This Request is one of the CFPB’s first opportunities to receive official comments from industry on its enforcement process. While the CFPB has requested comments on its rules and processes before, some people in the industry felt their comments were ignored. With the recent change of leadership, we anticipate a CFPB that will be more receptive to the concerns of industry. We therefore view the Request as an important opportunity for the industry to argue for permanent changes to the CID process, and to make the CID process more efficient, less expensive, and fairer to the targets of investigations.

Mick Mulvaney, President Trump’s appointee as CFPB Acting Director, plans to make the CFPB’s practices of “pushing the envelope” and “rulemaking by enforcement” things of the past.

In a memorandum to CFPB staff and a Wall Street Journal article, Mr. Mulvaney described his governing philosophy for the CFPB’s exercise of its authority.  Mr. Mulvaney indicated that:

  • It is not appropriate for a government entity to “push the envelope” because of the potential harm to companies and their employees, with the possibility that a company may have to “close[] its doors under the weight of a multiyear Civil Investigative Demand” cited as an example of such harm.  While observing that there will be times when “dramatic action” is needed to protect consumers and that, at such times, he expected the CFPB “to be vigorous in [its] enforcement of the law,” Mr. Mulvaney stated that “bringing the full weight of the federal government down on the necks of the people we serve should be something that we do only reluctantly, and only when all other attempts at resolution have failed.”
  • In using its enforcement authority, the CFPB will focus on “quantifiable and unavoidable harm to the consumer” and when such harm does not exist, the CFPB “won’t go looking for excuses to bring lawsuits.”  In addition, there will be “more formal rule making and less regulation by enforcement”  because “the people we regulate should have the right to know what the rules are before being charged with breaking them.”
  • CFPB priorities should be guided by data such as 2016 complaint data which showed that “almost a third of the complaints” received by the CFPB related to debt collection and “[o]nly 0.9% related to prepaid cards and 2% to payday lending.”
  • In light of the Dodd-Frank Act requirement for the CFPB to “consider the potential costs and benefits to consumers and covered persons,” CFPB decisions should be driven by quantitative analysis.  Although qualitative analysis can play a role, it should not be to the exclusion of measurable “costs and benefits.”

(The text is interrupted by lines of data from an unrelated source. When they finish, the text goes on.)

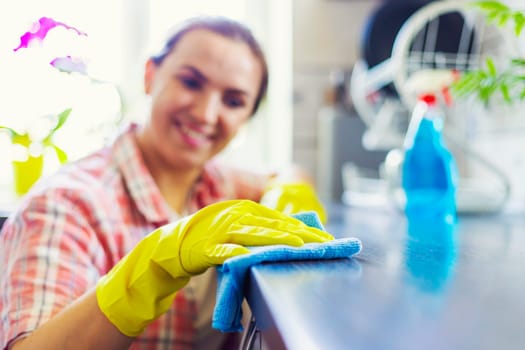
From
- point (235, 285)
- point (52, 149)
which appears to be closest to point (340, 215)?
point (235, 285)

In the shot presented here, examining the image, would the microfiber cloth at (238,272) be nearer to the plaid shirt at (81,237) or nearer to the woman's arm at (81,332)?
the woman's arm at (81,332)

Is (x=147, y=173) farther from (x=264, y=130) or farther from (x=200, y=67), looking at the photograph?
(x=264, y=130)

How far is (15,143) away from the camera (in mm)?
1976

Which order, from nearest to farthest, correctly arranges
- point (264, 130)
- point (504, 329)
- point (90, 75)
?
point (504, 329) < point (90, 75) < point (264, 130)

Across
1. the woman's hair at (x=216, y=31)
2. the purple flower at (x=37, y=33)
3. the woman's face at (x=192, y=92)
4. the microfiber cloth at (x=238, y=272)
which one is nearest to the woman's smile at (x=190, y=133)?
the woman's face at (x=192, y=92)

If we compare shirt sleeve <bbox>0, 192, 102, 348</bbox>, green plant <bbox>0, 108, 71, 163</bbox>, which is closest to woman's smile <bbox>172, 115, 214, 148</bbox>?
shirt sleeve <bbox>0, 192, 102, 348</bbox>

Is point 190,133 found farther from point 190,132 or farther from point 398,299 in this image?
point 398,299

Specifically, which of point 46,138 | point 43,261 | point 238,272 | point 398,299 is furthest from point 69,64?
point 398,299

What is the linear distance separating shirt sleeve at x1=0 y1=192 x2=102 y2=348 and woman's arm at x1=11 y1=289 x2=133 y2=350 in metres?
0.04

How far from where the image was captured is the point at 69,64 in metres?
1.93

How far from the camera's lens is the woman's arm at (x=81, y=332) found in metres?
0.64

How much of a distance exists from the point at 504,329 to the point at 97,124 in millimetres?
2043

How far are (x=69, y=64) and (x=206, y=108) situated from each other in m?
1.01

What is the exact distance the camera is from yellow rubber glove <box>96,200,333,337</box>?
0.56 metres
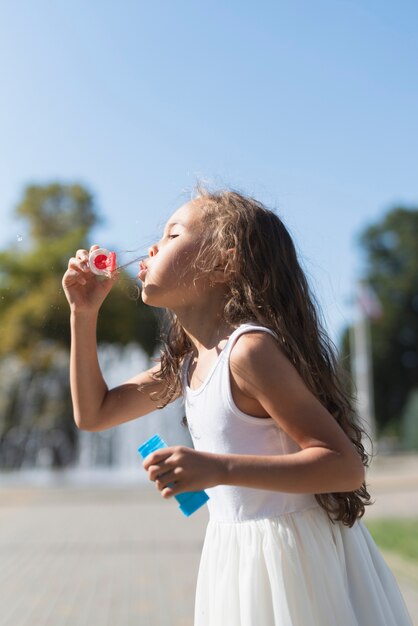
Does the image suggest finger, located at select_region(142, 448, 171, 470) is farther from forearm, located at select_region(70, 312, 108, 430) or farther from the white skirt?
forearm, located at select_region(70, 312, 108, 430)

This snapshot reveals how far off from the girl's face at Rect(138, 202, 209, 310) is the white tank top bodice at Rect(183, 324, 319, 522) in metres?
0.19

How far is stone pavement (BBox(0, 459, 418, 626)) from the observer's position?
555cm

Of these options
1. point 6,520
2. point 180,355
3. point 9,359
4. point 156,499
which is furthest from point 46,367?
point 180,355

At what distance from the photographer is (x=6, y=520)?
11922 millimetres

We have been critical of the CFPB’s consistent attempts to “push the envelope” by adopting broad interpretations of its statutory authority with perhaps the most aggressive and public example of the CFPB’s “jurisdictional creep” being its efforts to indirectly regulate the conduct of car dealerships (which is expressly carved out from the CFPB’s jurisdiction by Dodd-Frank) by applying a questionable interpretation of the ECOA to impose disparate impact liability against auto finance companies.  Last month, we reported on the General Accountability Office’s determination that the CFPB’s bulletin setting forth its interpretation is a “rule” subject to override under the Congressional Review Act (CRA) and expressed our hope that Congress will override the bulletin under the CRA.

We were encouraged by the CFPB’s recent announcement that it intends to engage in a rulemaking process to reconsider its final small-dollar loan rule.  While a CRA override would provide a “cleaner” and quicker vehicle for overturning both the final small-dollar loan rule and the auto finance bulletin, we hope Mr. Mulvaney will also consider taking steps to reconsider the bulletin.

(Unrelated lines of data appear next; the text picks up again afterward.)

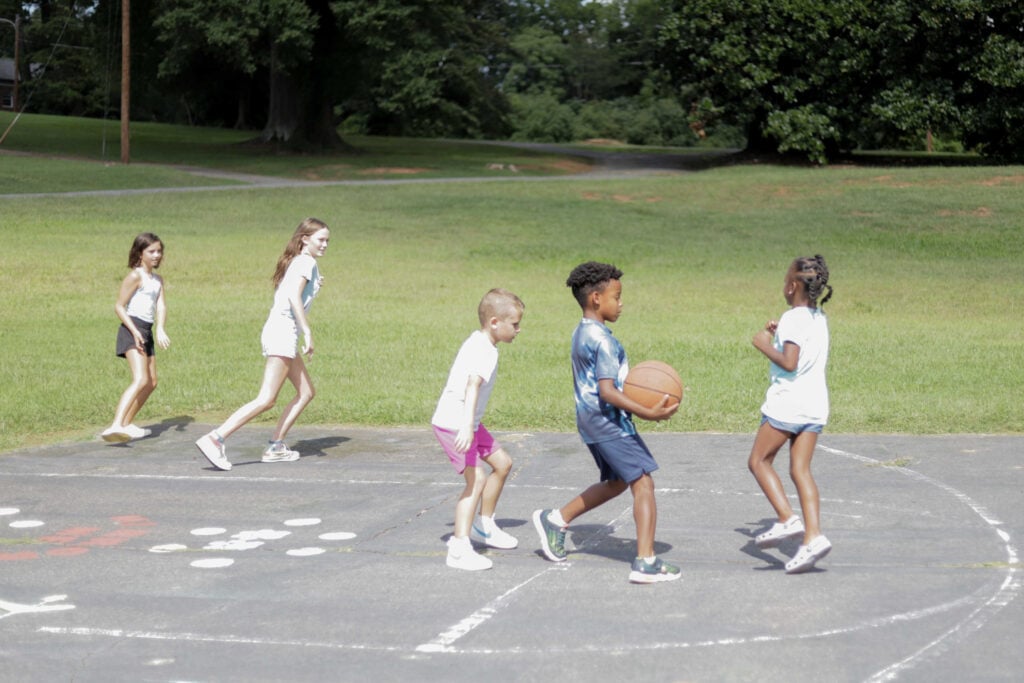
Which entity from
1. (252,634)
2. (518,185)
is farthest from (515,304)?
(518,185)

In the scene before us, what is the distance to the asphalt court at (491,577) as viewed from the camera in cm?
563

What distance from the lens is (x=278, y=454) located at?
1036cm

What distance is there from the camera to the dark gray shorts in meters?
11.3

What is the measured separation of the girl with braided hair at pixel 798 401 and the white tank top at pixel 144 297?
20.1ft

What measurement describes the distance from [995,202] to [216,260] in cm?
1942

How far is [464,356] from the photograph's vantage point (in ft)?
23.4

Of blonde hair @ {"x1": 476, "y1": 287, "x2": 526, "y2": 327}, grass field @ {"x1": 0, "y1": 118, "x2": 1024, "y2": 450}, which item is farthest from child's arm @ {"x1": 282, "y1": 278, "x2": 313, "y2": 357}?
blonde hair @ {"x1": 476, "y1": 287, "x2": 526, "y2": 327}

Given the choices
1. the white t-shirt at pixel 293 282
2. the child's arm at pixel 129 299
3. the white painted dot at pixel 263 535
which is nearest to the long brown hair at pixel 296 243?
the white t-shirt at pixel 293 282

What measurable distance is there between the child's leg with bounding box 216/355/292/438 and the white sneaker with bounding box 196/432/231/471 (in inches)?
5.1

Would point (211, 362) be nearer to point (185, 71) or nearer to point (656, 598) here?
point (656, 598)

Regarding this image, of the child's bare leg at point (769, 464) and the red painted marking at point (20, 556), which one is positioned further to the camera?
the red painted marking at point (20, 556)

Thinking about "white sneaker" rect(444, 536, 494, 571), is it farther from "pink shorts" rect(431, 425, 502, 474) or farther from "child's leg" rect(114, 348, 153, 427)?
"child's leg" rect(114, 348, 153, 427)

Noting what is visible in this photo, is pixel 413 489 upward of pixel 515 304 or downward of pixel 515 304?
downward

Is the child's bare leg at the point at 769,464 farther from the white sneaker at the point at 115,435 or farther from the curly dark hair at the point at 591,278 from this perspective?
the white sneaker at the point at 115,435
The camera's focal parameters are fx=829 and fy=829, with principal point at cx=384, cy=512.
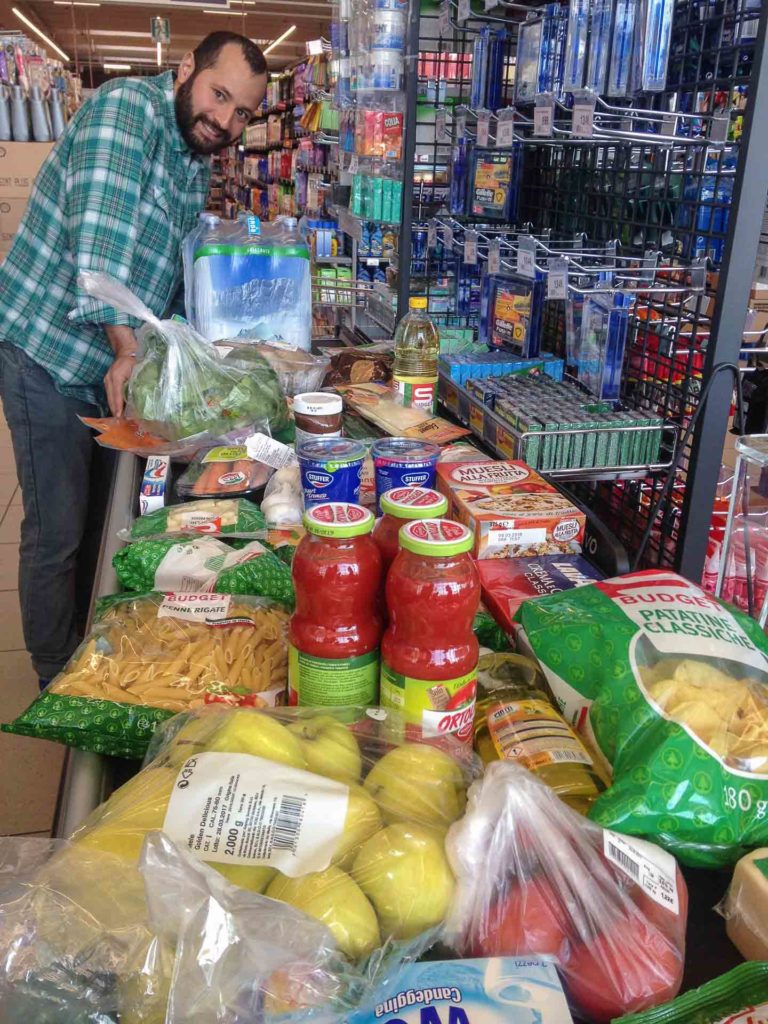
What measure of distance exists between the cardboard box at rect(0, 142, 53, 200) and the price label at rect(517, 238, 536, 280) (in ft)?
16.6

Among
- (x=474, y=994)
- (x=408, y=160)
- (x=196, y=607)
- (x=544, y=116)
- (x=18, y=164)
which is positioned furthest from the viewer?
(x=18, y=164)

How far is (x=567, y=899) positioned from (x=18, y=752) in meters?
2.21

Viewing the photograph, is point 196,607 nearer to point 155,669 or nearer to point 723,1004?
point 155,669

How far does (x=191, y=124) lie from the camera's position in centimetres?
227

Despite the CFPB’s change in position after Mick Mulvaney’s appointment regarding the need for Nationwide Biweekly Administration to post a bond to stay execution of the $7.9 million judgment obtained by the CFPB, the CFPB has opposed Nationwide’s motion to alter, amend, or vacate the judgment.

In its action against Nationwide, another related company, and the companies’ individual owner, the CFPB alleged that the defendants engaged in abusive and deceptive acts or practices in violation of the CFPA UDAAP prohibition by making false representations regarding the costs of a biweekly mortgage payment program and the savings consumers could achieve through the program.  A California federal district court refused to award restitution sought by the CFPB but did award the CFPB approximately $7.9 in civil money penalties.

Although it had initially filed a response opposing the defendants’ motion to stay execution of the judgment without posting a bond, the CFPB filed a notice following Mr. Mulvaney’s appointment as Acting Director stating that it was withdrawing its response and took “no position on whether the court should require a bond pending the disposition of the defendants’ anticipated post-trial motions.”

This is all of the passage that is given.